Effective October 2, 2020, RCA Broadcasting sold KCUL to 92.3 The Depot LLC., while the facility adopted a new call sign, KDPM-FM.

===The Depot opens===
KDPM, now known as "The Depot", began broadcasting live on October 19, 2020. KDPM is "the radio station that sounds like East Texas." The format is hybrid country/classic rock with an emphasis on music written or performed by Texans or is in some way connected with the State of Texas. The Depot sound was created by nationally recognized program director "Chip" Arledge, AKA "The Fat Man." KDPM is different than a vast majority of American radio stations in that it airs no syndicated or satellite-delivered programming at all. The format is custom-designed for the area through its use of prominent musicians from the region and state, historic audio soundbites from nationally-known figures with roots in the area and other programming elements endemic to The Depot's coverage area. The Depot also partners with the East Texas Performing Arts Association to produce The Texas Sounds International Country Music Awards Competition each October.

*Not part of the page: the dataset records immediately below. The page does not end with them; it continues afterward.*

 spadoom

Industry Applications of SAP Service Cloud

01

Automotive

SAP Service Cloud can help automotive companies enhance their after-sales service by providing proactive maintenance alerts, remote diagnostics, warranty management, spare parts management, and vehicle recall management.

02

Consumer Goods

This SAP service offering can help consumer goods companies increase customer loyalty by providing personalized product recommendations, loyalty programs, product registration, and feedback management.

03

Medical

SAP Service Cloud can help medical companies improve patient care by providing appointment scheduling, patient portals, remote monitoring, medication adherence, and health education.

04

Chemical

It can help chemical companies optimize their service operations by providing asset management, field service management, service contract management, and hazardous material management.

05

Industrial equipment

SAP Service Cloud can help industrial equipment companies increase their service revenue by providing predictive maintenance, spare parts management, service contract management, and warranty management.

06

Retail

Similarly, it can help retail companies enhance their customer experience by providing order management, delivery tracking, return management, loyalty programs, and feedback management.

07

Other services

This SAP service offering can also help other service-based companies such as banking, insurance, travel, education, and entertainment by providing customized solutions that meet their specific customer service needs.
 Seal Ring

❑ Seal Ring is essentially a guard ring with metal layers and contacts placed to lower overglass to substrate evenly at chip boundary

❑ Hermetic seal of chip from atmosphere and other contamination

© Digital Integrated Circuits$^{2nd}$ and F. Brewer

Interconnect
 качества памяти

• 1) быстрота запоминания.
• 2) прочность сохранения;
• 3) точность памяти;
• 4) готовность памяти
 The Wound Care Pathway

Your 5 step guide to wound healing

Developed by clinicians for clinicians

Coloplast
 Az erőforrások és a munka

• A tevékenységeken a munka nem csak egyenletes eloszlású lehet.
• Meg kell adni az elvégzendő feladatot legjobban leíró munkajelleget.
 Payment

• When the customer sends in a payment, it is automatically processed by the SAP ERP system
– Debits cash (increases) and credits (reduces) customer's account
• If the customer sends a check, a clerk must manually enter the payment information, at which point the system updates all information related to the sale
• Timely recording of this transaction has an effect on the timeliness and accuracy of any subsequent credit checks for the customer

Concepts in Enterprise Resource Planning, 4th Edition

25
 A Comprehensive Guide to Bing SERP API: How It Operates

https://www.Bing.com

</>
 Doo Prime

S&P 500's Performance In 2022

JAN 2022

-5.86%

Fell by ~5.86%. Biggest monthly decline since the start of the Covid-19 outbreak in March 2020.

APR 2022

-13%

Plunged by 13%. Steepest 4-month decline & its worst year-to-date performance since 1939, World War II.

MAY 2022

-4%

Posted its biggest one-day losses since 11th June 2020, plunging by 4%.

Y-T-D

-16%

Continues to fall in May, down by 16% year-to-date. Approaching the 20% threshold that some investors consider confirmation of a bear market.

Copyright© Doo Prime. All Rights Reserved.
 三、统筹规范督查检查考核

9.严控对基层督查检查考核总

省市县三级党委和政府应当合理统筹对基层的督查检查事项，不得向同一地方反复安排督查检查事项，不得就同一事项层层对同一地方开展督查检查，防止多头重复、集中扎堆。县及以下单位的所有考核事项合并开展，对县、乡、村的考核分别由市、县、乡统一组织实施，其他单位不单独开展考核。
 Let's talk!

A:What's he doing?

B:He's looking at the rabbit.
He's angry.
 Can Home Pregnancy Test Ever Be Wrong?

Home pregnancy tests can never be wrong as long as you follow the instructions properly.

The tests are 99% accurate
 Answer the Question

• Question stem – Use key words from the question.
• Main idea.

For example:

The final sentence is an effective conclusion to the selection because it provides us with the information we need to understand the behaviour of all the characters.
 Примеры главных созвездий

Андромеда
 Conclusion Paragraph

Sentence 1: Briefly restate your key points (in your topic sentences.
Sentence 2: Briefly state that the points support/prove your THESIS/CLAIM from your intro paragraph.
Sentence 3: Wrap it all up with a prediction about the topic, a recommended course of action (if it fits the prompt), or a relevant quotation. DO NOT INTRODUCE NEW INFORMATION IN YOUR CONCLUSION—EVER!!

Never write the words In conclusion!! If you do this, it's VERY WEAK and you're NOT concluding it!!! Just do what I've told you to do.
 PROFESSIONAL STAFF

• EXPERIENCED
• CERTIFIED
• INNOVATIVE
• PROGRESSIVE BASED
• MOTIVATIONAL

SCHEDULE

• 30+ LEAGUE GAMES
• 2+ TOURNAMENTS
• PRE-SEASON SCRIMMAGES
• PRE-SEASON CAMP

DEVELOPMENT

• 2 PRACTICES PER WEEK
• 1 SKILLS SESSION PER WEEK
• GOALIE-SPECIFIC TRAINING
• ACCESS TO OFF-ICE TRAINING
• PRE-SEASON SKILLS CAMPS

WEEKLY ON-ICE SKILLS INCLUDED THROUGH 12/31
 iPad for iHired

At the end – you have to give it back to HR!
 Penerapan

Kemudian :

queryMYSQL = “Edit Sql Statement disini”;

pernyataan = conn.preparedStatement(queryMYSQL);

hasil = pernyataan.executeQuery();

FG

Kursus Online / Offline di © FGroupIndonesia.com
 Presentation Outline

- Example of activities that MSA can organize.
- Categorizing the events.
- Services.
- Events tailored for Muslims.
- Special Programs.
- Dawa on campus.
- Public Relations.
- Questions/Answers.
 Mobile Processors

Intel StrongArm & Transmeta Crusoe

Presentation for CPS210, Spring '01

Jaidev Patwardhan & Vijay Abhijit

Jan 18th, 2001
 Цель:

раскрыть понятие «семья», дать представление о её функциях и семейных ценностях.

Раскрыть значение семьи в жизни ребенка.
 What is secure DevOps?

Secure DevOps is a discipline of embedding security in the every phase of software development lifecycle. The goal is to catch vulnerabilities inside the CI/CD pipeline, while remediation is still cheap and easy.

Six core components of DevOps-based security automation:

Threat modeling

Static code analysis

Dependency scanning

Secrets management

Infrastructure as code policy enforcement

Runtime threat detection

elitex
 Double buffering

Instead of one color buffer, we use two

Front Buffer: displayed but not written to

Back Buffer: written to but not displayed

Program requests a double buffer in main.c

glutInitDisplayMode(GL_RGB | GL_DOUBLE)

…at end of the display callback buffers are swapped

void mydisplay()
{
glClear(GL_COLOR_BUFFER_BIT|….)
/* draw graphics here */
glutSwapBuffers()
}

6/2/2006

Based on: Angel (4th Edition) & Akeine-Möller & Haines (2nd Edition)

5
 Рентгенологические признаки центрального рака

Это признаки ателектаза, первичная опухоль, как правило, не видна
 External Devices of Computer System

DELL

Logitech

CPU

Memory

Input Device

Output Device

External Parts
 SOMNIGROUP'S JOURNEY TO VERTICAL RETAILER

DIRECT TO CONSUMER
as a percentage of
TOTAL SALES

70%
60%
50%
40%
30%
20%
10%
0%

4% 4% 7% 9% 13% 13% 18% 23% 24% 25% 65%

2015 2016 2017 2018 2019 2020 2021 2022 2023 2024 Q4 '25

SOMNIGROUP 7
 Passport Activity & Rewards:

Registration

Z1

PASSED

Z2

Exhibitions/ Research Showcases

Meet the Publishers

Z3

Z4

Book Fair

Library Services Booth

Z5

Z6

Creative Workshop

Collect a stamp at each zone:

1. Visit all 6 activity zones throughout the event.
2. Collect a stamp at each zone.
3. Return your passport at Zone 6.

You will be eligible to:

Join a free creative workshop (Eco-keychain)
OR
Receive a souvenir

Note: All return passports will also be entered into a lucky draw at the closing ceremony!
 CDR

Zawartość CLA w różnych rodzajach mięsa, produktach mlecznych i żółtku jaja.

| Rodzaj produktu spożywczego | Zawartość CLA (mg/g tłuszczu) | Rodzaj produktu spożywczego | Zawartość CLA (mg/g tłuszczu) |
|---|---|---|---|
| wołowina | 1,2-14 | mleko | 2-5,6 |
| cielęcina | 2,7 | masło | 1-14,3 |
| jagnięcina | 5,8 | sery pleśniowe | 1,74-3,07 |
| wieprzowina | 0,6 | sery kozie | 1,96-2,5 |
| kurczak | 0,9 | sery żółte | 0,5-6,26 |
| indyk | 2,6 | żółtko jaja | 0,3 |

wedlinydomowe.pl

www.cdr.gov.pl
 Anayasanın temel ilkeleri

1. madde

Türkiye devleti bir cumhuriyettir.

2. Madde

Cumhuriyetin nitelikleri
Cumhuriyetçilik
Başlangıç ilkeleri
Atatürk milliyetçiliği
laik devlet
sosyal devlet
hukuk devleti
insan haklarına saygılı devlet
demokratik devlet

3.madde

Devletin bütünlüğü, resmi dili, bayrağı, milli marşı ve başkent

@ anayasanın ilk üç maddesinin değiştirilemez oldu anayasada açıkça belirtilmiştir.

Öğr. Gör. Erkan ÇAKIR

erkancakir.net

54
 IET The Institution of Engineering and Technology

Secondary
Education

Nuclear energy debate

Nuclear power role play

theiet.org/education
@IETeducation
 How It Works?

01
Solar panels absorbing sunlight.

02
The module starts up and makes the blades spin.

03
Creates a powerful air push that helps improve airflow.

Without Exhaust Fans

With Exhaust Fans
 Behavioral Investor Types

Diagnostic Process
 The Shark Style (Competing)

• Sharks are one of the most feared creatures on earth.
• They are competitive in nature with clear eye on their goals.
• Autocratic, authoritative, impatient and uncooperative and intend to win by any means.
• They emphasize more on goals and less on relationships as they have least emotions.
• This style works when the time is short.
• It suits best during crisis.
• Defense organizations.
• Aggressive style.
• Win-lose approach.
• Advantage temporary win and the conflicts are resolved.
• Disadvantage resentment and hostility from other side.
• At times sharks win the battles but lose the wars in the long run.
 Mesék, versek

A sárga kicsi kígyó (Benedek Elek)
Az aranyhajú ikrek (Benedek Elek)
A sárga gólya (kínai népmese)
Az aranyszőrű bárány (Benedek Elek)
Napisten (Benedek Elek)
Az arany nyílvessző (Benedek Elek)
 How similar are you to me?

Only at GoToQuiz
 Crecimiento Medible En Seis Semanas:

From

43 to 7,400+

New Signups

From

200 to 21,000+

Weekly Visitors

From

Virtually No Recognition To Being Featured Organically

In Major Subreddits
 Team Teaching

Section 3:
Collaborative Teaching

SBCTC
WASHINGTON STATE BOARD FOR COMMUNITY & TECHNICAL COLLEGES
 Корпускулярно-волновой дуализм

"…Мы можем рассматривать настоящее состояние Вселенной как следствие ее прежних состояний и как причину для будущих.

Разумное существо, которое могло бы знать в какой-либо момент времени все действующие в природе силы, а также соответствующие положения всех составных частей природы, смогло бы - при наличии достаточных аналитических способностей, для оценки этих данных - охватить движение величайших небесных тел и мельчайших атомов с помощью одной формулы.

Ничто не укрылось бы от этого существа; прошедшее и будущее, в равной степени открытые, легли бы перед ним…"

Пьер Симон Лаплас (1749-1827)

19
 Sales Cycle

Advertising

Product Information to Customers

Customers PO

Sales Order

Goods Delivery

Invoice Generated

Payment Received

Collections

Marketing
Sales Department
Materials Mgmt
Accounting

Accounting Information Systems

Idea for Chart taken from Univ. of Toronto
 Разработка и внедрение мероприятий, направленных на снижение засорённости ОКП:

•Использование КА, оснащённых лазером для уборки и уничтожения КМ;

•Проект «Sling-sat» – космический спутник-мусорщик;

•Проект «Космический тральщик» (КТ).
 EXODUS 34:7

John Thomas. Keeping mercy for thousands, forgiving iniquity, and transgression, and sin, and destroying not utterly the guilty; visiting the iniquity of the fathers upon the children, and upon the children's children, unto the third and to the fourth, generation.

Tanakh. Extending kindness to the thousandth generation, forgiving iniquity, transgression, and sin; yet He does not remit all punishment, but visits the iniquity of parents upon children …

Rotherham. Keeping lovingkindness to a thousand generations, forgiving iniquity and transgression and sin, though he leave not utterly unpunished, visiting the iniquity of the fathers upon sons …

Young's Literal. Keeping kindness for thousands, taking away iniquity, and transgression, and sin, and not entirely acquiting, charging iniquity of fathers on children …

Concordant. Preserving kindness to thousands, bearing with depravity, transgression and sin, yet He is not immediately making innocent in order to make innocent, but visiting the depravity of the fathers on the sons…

===The Depot receives recognition and awards===
In only a short time since the station has been owned by 92-3 The Depot LLC and the launch of its current incarnation the station has been widely recognized and praised for its public service and community efforts by a number of organizations including the Texas Association of Broadcasters which made special note of the station's public response to an incident wherein a local Hispanic restauranteur was assaulted for speaking in his native language at a local eatery. The Depot's morning show host "The Fat Man" is well known for his advocacy of helping the area move forward culturally and economically and undertaking, supporting and producing a myriad of events including the annual "Shop With a Cop" event wherein dozens of children receive assistance with buying holiday presents for their families each December, the downtown Marshall "Boogie on the Bricks" musical event and many others. Additionally, 92-3 The Depot was awarded the Texas Association of Broadcasters 2023 Jason Hightower Award for Broadcast Excellence for outstanding community service.